Odiatori in azione contro il ragazzo-eroe affetto da sindrome di down che salvò una bambina

Per giorni è stato subissato di insulti e minacce il ragazzo insignito del titolo di Alfiere della Repubblica da Mattarella. Il padre li denuncia

Valerio con Mattarella
TiscaliNews

Era il 2017 quando, senza esitazione, si tuffò nel mare di Sabaudia per salvare una bambina che rischiava di annegare mentre giocava in mare con la sorellina. Da allora Valerio, studente 17enne di liceo a Latina, scout, appassionato di chitarra, atletica e nuoto (per cui ha vinto anche alcune medaglie), affetto dalla sindrome di Down ha ricevuto premi e riconocimenti per quel gesto di grande generosità. Non ultimo la nomina ad Alfiere della Repubblica, concesso dal presidente Mattarella ai giovani che si sono distinti nella partecipazione e nella promozione del bene comune, della solidarietà, nel volontariato e in singoli atti di coraggio. Anche Francesco Totti lo volle incontrare per ringraziarlo personalmente

Eppure oggi Valerio è oggetto di odio on line su Facebook ad opera di persone che si nascondono all'interno di un gruppo e che esercitano la loro insulsa attività insultando donne, immigrati e disabili. Ogni giorno il ragazzo veniva subissato di attacchi e improperi da sedicenti autori di "satira nera", ma che in realtà è solo una congrega di odiatori convinti di poter agire indisturbati nel peggiore dei modi. A capo di questo gruppo ci sarebbe un commercialista e di esso farebbe parte anche un istruttore di arti marziali: come sempre accade si tratta di persone qualunque, insospettabili. 

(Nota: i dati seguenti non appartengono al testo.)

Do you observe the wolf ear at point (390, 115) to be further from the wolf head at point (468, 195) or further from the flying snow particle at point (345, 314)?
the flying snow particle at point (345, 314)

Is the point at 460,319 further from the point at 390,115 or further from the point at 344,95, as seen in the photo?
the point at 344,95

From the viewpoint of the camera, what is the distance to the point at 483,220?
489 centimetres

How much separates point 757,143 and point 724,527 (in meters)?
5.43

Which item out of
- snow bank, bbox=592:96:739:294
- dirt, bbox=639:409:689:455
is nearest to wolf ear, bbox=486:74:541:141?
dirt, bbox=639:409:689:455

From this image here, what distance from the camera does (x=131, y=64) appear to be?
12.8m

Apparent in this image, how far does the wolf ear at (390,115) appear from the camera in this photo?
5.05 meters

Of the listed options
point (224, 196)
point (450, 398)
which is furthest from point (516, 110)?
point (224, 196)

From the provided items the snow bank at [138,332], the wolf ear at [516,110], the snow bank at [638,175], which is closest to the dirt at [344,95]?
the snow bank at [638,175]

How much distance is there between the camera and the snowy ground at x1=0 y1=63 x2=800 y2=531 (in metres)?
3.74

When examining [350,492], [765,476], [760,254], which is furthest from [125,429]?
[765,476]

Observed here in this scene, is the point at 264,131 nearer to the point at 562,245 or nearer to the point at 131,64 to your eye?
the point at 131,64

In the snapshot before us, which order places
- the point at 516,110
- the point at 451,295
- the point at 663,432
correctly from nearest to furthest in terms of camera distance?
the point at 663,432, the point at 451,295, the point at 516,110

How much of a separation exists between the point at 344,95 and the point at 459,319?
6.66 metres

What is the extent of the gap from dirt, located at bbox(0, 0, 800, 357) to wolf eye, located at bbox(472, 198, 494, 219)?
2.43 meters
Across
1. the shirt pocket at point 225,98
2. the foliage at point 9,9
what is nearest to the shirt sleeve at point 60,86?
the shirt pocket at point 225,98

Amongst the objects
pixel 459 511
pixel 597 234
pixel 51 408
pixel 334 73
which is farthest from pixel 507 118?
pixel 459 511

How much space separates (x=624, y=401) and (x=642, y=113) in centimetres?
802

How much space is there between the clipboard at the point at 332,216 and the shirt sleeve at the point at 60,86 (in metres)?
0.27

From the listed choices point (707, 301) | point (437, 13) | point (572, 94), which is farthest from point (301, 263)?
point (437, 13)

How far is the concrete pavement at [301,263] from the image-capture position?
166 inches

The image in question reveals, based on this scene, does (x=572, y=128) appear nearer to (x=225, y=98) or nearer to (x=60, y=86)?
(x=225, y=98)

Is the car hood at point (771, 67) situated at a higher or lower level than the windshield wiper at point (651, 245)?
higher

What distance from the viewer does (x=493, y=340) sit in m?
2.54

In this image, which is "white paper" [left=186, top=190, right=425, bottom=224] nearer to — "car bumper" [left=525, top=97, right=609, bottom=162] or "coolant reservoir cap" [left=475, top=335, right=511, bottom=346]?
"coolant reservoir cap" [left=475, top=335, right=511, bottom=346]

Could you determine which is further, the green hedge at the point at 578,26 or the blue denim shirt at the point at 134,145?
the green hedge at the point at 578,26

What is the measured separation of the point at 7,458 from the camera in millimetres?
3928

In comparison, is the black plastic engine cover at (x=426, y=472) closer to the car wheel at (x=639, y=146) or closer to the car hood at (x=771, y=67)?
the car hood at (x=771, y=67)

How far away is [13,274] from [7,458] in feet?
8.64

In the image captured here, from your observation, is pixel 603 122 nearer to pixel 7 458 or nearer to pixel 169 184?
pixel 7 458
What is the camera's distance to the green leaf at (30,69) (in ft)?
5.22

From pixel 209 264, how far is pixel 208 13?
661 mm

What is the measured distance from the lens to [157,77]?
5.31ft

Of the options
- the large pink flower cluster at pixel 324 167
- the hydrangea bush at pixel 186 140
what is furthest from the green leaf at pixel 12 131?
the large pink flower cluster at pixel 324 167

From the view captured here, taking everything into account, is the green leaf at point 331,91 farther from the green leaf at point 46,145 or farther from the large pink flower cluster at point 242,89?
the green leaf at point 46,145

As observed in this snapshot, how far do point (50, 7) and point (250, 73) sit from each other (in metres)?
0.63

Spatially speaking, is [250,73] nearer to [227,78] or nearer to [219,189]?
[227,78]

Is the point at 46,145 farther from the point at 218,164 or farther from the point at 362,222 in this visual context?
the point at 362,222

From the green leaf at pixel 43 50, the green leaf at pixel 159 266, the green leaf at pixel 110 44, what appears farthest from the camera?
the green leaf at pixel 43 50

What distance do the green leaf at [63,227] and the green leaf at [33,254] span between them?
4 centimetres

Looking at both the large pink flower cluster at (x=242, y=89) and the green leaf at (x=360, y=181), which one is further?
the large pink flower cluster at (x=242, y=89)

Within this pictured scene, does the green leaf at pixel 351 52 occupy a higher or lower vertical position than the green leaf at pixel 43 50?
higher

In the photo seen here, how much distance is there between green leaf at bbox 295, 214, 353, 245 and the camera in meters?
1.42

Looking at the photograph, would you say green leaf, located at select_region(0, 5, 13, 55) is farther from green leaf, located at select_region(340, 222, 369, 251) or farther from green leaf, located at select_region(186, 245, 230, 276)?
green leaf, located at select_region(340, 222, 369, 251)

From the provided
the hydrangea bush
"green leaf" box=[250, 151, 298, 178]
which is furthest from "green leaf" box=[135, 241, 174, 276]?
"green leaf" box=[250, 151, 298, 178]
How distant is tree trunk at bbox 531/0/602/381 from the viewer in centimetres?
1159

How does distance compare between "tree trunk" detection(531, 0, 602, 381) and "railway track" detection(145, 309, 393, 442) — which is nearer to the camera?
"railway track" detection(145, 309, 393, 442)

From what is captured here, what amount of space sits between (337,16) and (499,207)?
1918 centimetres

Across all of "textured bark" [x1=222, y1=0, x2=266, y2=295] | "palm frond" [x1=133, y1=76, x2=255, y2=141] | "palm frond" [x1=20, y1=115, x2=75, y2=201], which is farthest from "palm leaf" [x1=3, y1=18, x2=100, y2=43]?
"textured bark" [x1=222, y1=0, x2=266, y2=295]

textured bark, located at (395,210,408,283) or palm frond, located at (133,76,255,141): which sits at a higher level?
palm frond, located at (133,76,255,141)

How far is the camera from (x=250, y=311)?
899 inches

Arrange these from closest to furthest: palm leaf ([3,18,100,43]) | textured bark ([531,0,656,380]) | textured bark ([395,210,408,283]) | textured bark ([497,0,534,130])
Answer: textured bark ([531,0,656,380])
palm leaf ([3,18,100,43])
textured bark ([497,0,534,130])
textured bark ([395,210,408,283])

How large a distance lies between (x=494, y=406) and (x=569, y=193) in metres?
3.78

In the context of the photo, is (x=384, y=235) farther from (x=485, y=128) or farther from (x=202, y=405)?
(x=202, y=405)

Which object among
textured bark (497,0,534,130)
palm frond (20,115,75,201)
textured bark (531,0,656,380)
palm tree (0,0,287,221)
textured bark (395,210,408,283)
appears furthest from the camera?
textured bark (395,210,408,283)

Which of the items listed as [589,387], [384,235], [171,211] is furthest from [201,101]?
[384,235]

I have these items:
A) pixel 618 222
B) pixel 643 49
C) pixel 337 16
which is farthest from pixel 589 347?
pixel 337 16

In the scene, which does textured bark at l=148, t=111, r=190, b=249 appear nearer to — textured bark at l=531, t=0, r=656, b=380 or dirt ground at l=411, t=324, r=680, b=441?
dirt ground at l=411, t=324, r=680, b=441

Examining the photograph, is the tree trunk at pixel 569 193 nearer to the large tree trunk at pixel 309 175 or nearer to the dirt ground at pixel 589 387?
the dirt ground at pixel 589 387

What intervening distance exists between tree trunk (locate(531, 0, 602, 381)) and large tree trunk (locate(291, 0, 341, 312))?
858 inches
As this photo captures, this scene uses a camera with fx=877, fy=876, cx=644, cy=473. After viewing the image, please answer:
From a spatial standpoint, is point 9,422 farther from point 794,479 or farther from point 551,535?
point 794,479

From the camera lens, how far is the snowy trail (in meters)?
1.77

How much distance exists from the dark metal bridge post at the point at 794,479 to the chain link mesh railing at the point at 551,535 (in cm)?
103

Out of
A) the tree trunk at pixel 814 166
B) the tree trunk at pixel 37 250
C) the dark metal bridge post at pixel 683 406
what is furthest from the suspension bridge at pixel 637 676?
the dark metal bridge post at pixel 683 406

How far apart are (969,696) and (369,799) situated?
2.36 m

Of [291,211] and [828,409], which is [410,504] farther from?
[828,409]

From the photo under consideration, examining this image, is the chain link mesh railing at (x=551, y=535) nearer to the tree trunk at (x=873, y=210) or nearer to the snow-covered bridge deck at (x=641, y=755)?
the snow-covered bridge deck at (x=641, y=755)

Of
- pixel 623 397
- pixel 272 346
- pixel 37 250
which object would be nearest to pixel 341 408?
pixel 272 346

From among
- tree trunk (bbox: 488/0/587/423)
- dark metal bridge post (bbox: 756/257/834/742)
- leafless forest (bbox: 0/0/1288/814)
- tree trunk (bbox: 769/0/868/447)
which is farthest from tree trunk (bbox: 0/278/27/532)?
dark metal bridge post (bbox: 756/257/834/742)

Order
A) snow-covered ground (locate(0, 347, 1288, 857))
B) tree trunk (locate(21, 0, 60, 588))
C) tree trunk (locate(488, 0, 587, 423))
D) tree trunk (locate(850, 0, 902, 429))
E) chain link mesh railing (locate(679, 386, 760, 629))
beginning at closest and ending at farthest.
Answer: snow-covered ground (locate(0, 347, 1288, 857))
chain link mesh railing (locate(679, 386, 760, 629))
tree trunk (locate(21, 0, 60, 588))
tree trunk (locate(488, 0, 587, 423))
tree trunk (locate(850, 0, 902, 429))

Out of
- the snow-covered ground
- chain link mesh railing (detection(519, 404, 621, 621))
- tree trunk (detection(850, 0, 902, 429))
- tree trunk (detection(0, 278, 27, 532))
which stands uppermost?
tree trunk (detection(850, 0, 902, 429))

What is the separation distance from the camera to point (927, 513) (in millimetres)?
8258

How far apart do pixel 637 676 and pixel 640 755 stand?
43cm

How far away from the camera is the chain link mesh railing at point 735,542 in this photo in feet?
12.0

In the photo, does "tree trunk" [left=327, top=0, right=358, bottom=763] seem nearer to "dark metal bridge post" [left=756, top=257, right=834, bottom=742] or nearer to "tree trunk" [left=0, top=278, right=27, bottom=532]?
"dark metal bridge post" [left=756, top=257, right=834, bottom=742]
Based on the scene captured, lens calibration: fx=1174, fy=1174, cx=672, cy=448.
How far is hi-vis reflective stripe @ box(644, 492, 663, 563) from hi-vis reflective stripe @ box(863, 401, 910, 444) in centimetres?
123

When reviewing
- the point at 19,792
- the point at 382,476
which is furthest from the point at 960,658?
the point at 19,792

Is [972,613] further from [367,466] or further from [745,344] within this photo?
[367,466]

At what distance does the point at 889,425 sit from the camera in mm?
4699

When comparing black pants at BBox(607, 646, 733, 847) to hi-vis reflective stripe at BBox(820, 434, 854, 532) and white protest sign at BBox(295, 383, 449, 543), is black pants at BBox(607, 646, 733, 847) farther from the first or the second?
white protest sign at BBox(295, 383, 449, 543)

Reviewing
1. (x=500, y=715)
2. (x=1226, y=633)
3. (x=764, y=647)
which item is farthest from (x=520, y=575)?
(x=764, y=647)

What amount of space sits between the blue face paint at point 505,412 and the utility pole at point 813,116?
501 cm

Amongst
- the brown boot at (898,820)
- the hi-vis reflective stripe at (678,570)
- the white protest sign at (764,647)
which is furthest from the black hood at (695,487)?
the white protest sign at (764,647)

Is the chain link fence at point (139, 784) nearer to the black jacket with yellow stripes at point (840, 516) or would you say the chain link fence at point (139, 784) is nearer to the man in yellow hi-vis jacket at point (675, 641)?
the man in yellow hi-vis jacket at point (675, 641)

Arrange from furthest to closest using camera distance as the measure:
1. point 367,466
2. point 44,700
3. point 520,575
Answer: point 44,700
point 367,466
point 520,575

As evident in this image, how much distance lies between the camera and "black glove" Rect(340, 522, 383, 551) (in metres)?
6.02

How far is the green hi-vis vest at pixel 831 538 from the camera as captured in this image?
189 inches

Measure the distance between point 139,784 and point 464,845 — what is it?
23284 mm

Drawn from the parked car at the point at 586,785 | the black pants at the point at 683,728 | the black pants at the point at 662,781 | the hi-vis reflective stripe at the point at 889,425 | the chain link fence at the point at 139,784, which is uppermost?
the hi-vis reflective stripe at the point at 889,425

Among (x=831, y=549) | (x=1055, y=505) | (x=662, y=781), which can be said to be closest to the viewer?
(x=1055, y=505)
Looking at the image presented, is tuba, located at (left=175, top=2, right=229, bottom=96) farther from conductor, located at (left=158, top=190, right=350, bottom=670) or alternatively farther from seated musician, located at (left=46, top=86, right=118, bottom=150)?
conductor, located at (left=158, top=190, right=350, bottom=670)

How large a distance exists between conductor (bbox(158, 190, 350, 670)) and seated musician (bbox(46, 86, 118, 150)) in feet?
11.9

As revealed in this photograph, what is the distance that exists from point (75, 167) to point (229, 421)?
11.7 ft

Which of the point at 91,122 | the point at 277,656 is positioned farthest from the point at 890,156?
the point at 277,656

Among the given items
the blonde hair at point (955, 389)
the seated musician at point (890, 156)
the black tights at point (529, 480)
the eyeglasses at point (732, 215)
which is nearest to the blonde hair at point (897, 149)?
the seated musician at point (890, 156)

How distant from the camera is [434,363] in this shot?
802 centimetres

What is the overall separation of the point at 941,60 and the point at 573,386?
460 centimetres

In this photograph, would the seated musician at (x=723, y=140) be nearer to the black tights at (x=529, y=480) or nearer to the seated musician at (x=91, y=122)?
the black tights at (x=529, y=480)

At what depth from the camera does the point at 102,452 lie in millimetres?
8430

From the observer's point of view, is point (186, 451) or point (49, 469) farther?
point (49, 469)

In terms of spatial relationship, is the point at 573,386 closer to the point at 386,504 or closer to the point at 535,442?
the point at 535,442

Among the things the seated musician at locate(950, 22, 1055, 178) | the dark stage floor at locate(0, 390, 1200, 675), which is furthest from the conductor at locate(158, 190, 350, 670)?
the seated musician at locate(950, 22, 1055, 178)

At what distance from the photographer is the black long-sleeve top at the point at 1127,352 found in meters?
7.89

L'intervento del padre e la denuncia

Il primo a intervenire contro le violenze nei confronti del giovane nuotatore è stato il padre che ha provato a chiedere agli odiatori di smettere di colpire il figlio. Per tutta risposta anche lui è diventato bersaglio dei criminali e quindi oggetto di insulti e minacce. Nessuna alternativa: l'uomo fa copia di tutti i post di insulti nei confronti del figlio e consegna tutto alla polizia postale che, tracciando i profili, è riuscita in breve a identificare i responsabili che ora sono sotto indagine.